In other words, you have to become certifiably destitute in order to have welfare pay for your final days.
And what do the honestly poor get for their Medicaid money?
They get a highly medicalized environment, even if they don't need one.
Many of the people I meet in nursing homes, if not a majority, could be in assisted-living homes--if they could afford it. They need someone to organize their medication, help them take a bath, get in or out of bed, or remind them to use their walker. Few people need the intensive care of a nursing home.
Assisted-living centers are the halfway home between home and the nursing home. You could think of them as a reverse purgatory between the heaven of independence and the hell of total dependence.
It's a serious irrationality of our health care system that we are much more willing to pay for the cure than the prevention. In my outpatient psychotherapy days, I would have to approach insurance companies on bended knee to ask for more than six measly weeks of psychotherapy. When they failed to authorize more time, I'd think they're saying, "We ain't gonna pay for no twenty-five years of Woody Allen psychoanalysis." But what if the patient who is denied more outpatient therapy tries to kill himself and winds up in the hospital?
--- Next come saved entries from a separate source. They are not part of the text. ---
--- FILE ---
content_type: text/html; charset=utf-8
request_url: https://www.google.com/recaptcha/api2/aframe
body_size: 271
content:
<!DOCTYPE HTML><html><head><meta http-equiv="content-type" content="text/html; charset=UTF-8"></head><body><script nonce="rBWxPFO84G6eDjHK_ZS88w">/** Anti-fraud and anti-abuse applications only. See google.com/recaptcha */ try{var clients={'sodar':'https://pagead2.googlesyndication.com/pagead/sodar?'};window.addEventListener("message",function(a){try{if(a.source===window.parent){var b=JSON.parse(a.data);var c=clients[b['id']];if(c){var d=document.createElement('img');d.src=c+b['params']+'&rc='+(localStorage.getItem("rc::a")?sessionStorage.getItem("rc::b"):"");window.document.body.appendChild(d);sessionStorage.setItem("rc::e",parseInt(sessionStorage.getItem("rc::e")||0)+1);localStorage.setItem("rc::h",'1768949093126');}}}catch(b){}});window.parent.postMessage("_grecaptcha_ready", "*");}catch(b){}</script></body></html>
The denied additional psychotherapy sessions would have cost a few hundred dollars.
The hospital stay could run into tens of thousands. The denied outpatient therapy might have prevented the hospitalization. Where's the logic in that?
Outpatient psychotherapy is to psychiatric hospitalization as assisted-living centers are to nursing homes.
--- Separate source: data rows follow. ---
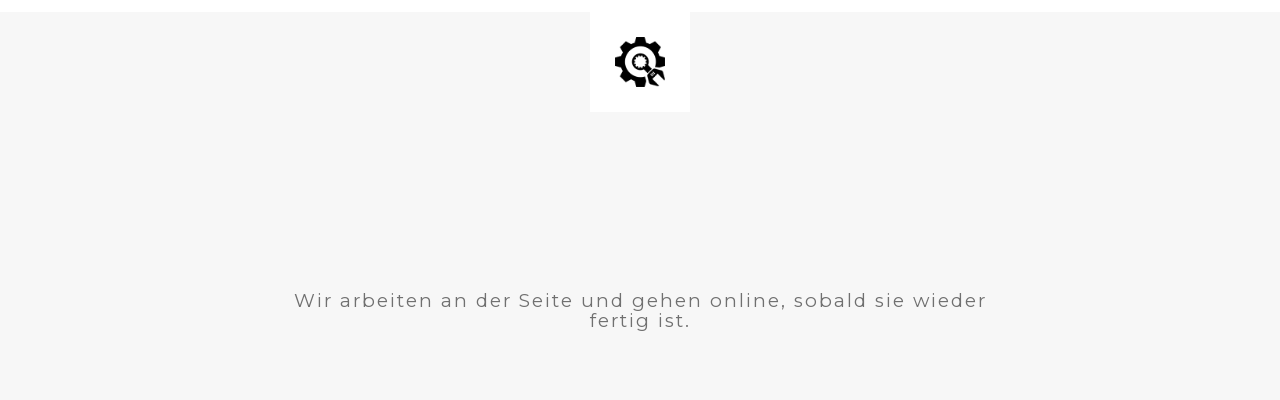

--- FILE ---
content_type: text/html; charset=UTF-8
request_url: https://almazadic.at/
body_size: 604
content:
<!DOCTYPE html>
<html lang="en">
  <head>
    <meta charset="utf-8">
    <meta http-equiv="X-UA-Compatible" content="IE=edge">
    <meta name="viewport" content="width=device-width, initial-scale=1">
    <title>Alma Zadic is under construction</title>
    <meta name="description" content="Abgeordnete zum Nationalrat" />
    <meta name="generator" content="Kostenloses Wartungsmodus-Plugin für WordPress">
    <link rel="stylesheet" href="https://fonts.googleapis.com/css?family=Montserrat:400,700">
    <link rel="stylesheet" href="https://almazadic.at/wp-content/plugins/under-construction-page/themes/css/bootstrap.min.css?v=3.88" type="text/css">
<link rel="stylesheet" href="https://almazadic.at/wp-content/plugins/under-construction-page/themes/css/common.css?v=3.88" type="text/css">
<link rel="stylesheet" href="https://almazadic.at/wp-content/plugins/under-construction-page/themes/plain_text/style.css?v=3.88" type="text/css">
<link rel="stylesheet" href="https://almazadic.at/wp-content/plugins/under-construction-page/themes/css/font-awesome.min.css?v=3.88" type="text/css">
<link rel="icon" sizes="128x128" href="https://almazadic.at/wp-content/plugins/under-construction-page/themes/images/favicon.png" />
  </head>

  <body>
    <header>
      <span id="logo-wrap">
        <img src="https://almazadic.at/wp-content/plugins/under-construction-page/themes/plain_text/ucp-cog.png" alt="Site is Under Construction" title="Site is Under Construction" id="logo">
      </span>
    </header>

    <div class="container">

      <div class="row">
        <div class="col-xs-12 col-md-12 col-lg-12">
          <h1></h1>
        </div>
      </div>

      <div class="row">
        <div class="col-xs-12 col-md-8 col-md-offset-2 col-lg-offset-2 col-lg-8">
          <p class="content">Wir arbeiten an der Seite und gehen online, sobald sie wieder fertig ist.</p>
        </div>
      </div>

      <div class="row" id="social">
        <div class="col-xs-12 col-md-12 col-lg-12">
          
        </div>
      </div>

    </div>
    
  </body>
</html>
The average annual cost of an assisted-living center is $35,000; the average nursing home costs $75,000. Some can afford to pay the assisted-living costs out-of-pocket indefinitely. But if you live long enough, the money will run out, and you will need to go on the government dole. Medicaid will not pay for assisted living, but will gladly pay more than twice as much for the nursing home. The gold standard for care is to provide it in the least restrictive environment, but in the case of the elderly, the payment goes toward the most restrictive environment.
This dysfunctional safety net is only for the poor. If you're middle class, you have to become poor to fall into the net. So much for the American dream of working hard to get ahead.
The bottom line? Because you didn't support socialized medicine when you were young and acquisitive, you could lose everything in order to afford the poorhouse. The moral? Move to Finland.